Latest Android Feature Drop Upgrades Speech to Text, Images to Words, More

By Rise Of Apple

Latest Android Feature Drop Upgrades Speech to Text, Images to Words, More

A separate Pixel Drop adds a handful of new AI-boosted features to the latest Pixel phones.

Google's latest assortment of Android updates, rolling out now, share one common thread: elevating ways to communicate beyond the onscreen keyboards on our phones.

Google's announcement leads off with Expressive Captions, an update to the captioning features first shipped in Android 10 to capture more of people's non-verbal nuances.

"You'll see things like the [whispering] of a juicy secret, the [cheers and applause] of a big win and the [groaning] after a dad joke," Google explains. It does not specify how this feature would handle somebody swearing at their computer in a fit of nerd rage, so we'll have to research that ourselves.

In a similar vein, Google's Gemini AI platform will lend more of a hand to Lookout, the image-description app the company launched in 2019, by providing "even richer, more helpful image descriptions" that Lookout will read aloud in a synthesized voice.

Item three in Google's post highlights a new batch of pizza-themed emoji combinations available in Android's Emoji Kitchen in what looks a bit like a blatant play for the pizza snobs in PCMag's New York offices. But there's also vague news of an upgrade to the gesture-typing option in Google's Gboard app: a "new glide typing keyboard Clearflow, optimized for speed and accuracy."

Quick Share, Google's rough answer to Apple's AirDrop, will gain a media-sharing shortcut in the form of QR codes you can invoke from Android's share menu: Select the picture, video, or other file you want to offer, choose the code, and have the recipient scan that to kick off the Quick Share process without having to fuss with adding that person to your contacts or either of you changing any sharing defaults.

If you use your phone's camera to capture documents and upload the results to Google Drive, that cloud storage service will now pitch in with automatic image edits to "improve contrast and white balance, and remove shadows and blurring."

Finally, apps can invoke Gemini's help by developing extensions that call on that AI assistance. Google cites one just shipped for Spotify that can help put together playlists for a particular mood-perhaps, if you've just finished swearing at your computer in a fit of nerd rage?

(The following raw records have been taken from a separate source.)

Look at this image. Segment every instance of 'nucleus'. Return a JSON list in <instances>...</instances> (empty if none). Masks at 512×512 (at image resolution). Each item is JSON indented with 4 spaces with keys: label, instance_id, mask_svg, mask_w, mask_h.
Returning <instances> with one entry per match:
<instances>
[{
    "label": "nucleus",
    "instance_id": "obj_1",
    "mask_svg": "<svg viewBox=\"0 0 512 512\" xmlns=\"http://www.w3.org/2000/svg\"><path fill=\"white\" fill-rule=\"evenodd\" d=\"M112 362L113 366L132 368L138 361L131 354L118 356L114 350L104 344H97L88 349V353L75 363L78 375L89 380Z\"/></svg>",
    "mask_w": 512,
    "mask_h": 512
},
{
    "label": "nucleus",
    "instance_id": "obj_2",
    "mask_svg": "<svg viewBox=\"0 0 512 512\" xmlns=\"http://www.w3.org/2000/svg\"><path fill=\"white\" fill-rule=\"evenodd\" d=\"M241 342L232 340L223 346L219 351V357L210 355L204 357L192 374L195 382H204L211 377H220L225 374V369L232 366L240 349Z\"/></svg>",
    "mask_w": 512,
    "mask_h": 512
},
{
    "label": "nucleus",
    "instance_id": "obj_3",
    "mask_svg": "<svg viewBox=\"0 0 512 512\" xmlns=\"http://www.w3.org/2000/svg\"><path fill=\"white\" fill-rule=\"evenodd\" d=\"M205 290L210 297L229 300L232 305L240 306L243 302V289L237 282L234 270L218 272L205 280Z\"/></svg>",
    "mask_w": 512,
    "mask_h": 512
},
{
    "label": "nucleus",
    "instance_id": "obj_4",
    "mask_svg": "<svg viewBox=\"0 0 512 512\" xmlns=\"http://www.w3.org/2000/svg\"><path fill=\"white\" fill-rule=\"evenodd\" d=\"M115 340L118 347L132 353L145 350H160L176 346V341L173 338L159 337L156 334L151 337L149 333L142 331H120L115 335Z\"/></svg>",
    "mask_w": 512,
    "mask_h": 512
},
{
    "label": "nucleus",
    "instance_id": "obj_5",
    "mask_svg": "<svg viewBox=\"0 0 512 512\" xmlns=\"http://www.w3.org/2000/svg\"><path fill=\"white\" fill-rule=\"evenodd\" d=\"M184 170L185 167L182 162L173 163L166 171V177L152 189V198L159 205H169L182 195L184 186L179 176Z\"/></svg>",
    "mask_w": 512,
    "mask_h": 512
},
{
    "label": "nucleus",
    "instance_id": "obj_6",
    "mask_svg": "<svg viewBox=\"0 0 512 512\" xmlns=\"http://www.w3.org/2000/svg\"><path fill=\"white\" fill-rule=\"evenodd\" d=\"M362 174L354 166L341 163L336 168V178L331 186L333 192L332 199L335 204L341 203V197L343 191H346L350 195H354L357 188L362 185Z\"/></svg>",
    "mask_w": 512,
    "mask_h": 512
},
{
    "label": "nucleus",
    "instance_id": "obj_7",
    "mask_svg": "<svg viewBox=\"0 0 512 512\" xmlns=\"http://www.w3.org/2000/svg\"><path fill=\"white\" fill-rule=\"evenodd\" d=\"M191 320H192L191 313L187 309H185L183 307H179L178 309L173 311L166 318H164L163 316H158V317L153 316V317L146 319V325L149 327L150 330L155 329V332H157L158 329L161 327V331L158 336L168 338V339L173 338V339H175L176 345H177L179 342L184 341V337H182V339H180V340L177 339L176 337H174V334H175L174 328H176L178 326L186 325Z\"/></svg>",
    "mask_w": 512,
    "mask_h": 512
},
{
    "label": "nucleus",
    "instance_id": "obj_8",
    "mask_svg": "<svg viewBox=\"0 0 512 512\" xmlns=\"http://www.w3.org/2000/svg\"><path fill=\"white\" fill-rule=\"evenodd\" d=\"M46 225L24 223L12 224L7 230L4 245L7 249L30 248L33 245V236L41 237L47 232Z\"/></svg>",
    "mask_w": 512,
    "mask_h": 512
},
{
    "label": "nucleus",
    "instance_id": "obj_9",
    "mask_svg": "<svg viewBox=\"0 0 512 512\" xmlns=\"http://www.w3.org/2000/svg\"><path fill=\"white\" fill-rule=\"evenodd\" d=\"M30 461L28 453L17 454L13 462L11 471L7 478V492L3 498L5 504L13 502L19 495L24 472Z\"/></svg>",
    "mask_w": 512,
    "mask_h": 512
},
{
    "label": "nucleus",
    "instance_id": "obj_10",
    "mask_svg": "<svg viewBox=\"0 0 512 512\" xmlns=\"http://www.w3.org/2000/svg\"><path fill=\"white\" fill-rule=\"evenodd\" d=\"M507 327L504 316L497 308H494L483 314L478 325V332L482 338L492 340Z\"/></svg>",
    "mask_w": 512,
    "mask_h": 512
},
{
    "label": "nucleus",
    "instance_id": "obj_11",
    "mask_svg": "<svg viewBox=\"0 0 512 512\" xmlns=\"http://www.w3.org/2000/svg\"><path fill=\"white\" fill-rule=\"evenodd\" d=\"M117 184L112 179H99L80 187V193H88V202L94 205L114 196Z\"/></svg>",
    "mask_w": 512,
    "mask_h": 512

Google's Android news Thursday also includes a separate Pixel Drop of bonus features for the company's own line of Android mobile devices. Coming less than two months after the previous Pixel Drop, this one seems thin in comparison. Many of the features Google touts, such as Expressive Captions and Gemini expressions, also show up in today's announcement. As with the broader set of Android features, these are rolling out to supported devices starting Thursday.

But people with Pixel 9 series phones are in line to get some more AI assistance with automatic replies in the phone app's Call Screen mode, automatic categorization of screenshots that includes a shortcut to save screengrabs of things found via Circle to Search, and another shortcut to turn screenshots of tickets, passes and credit cards into Google Wallet items.

Pixel Watch users, meanwhile, will be able to get a live look at video from a Nest Doorbell or Cam by tapping on a notification of somebody outside from either camera. Google is also expanding its "Loss of Pulse Detection" Pixel Watch 3 feature, already available in most European countries, to Germany and Portugal; German Pixel Watch users will also get Fall Detection and Car Crash Detection activated.

This Pixel Drop wraps up with two other additions to Google's largest Pixel device, the Pixel Tablet: support for Google's VPN service and lockscreen widgets.